Widely used ICS simulation datasets are employed in this study. These include the HAI dataset released by South Korea’s National Security Research Institute and the SWaT dataset developed by SUTD’s iTrust research center. Feature engineering is conducted through data collection and preprocessing, and key features influencing anomaly detection are identified using PCA. Dimensionality reduction is also applied to observe its effect on model performance. Statistical and machine learning methods for ICS anomaly detection are compared with deep learning models trained on GAN-augmented datasets to assess the significance of performance enhancements.
To compare anomaly detection performance, the study applies deep learning-based models to SGAN-generated synthetic time-series datasets. The evaluated models include the One-Class Support Vector Machine (OCSVM), Long Short-Term Memory Variational Autoencoder (LSTM-VAE), CNN-GRU-Autoencoder, and CNN-LSTM-Autoencoder. The quality of SGAN-generated synthetic datasets is assessed against real datasets using PCA and t-distributed Stochastic Neighbor Embedding (t-SNE). Ultimately, hybrid deep learning models trained on SGAN-generated data are compared with those trained solely on limited real data from physical testbeds (HAI and SWaT). This comparison verifies the contribution of SGAN-generated synthetic ICS time-series data to model performance, relative to existing deep learning, statistical, and machine learning methods [
5,
6,
7,
8,
9,
10,
11,
12].
This study contributes by leveraging SGAN-generated synthetic time-series data to enhance the performance of multiple anomaly detection models in ICSs, demonstrating improvements across diverse architectures. Unlike prior studies that relied solely on limited real-world ICS datasets, this study introduces a Semi-Supervised GAN (SGAN) framework to generate synthetic time-series data, thereby directly addressing the persistent issue of data scarcity in ICS anomaly detection. The proposed method is novel in three aspects: (1) it applies a semi-supervised learning paradigm to ICS data synthesis, an approach rarely explored in this domain; (2) it validates the quality of synthetic data using multiple statistical and visualization-based techniques, including PCA, t-SNE, and distance-based similarity assessments; and (3) it empirically demonstrates consistent improvements across diverse anomaly detection models, such as OCSVM, LSTM-VAE, CNN-GRU-Autoencoder, and CNN-LSTM-Autoencoder. Moreover, recent studies published after 2020 continue to highlight data scarcity and the necessity of synthetic data generation as critical challenges in ICS security research [
6,
7,
8,
10,
11,
12,
13,
14,
15]. In this context, the present study retains its relevance and value by providing a practical framework that bridges the gap between limited real datasets and the data requirements of deep learning models.
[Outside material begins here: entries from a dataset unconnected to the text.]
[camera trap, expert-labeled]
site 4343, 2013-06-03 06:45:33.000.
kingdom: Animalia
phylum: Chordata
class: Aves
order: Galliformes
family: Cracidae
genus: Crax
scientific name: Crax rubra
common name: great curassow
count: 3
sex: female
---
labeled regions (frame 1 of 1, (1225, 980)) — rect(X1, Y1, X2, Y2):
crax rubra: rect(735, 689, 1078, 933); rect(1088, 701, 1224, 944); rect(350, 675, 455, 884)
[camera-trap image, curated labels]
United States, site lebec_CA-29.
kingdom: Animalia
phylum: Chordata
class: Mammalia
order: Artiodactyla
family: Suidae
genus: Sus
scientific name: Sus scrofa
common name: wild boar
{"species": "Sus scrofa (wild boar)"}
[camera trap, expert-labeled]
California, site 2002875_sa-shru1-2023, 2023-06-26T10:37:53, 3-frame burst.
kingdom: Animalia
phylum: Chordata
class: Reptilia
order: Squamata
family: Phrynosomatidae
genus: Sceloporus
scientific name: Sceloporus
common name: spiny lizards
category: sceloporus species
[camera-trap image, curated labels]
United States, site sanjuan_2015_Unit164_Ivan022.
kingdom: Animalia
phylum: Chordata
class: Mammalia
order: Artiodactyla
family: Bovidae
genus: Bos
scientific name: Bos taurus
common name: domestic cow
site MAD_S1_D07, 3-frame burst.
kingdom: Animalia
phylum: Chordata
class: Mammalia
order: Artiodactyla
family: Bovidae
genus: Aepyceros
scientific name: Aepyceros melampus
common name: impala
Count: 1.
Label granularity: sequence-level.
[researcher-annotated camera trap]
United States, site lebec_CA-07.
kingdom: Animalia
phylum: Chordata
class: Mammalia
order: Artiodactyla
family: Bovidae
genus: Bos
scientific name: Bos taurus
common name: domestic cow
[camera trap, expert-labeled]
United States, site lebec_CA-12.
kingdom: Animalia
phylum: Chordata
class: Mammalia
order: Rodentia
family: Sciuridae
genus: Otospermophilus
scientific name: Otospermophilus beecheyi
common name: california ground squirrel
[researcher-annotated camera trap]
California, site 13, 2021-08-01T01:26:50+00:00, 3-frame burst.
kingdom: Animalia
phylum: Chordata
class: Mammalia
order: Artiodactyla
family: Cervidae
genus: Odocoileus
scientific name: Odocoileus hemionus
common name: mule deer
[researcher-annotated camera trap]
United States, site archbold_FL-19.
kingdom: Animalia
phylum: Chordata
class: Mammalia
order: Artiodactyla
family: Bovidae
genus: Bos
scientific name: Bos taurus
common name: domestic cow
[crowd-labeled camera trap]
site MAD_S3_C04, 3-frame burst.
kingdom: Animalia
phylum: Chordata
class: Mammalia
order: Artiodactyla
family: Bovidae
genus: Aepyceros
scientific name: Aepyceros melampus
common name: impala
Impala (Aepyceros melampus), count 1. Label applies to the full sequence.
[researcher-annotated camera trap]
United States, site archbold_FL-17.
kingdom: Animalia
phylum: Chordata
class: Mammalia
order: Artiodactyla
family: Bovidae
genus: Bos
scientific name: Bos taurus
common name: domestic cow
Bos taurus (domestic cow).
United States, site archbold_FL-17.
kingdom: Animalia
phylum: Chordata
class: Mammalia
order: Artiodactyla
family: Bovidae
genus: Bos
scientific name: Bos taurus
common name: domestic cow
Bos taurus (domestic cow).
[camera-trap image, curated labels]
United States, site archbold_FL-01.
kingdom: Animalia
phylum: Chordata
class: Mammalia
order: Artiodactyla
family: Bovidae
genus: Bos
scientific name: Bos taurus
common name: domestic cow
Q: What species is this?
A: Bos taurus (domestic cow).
Ultimately, this work contributes to advancing the reliability and practicality of AI-driven anomaly detection in industrial control systems.
2. Theoretical Background
2.1. Overview of ICS
Automation and control in the industrial sector are recognized as core elements of modern industry, contributing to increased productivity and improved efficiency. Accordingly, industrial control systems (ICSs) are actively used across various industrial domains. ICSs are automated systems that control and monitor essential operations in factories, power plants, transportation facilities, and other critical infrastructure. These systems are vital in environments where stability and reliability are critical. However, an ICS also presents inherent security issues and vulnerabilities, making secure operations and data protection critical challenges.
Most ICSs, which operate and control the functions of key national infrastructure, are run within closed networks to ensure operational stability and security. While such closed networks offer a security advantage by separating internal systems from external networks—thereby limiting external access—they also bring about administrative inconveniences due to their isolated nature.
ICS refers broadly to various control mechanisms and associated measurement devices applied to industrial technologies used in fields such as product manufacturing and power generation. An ICS can generally be categorized into three functional areas: visualization, monitoring, and control.
Research on anomaly detection in ICSs has evolved from traditional statistical approaches to more advanced machine learning and deep learning techniques. Recently, there has been a growing trend toward adopting hybrid deep learning algorithms that integrate multiple deep learning models to enhance anomaly detection performance.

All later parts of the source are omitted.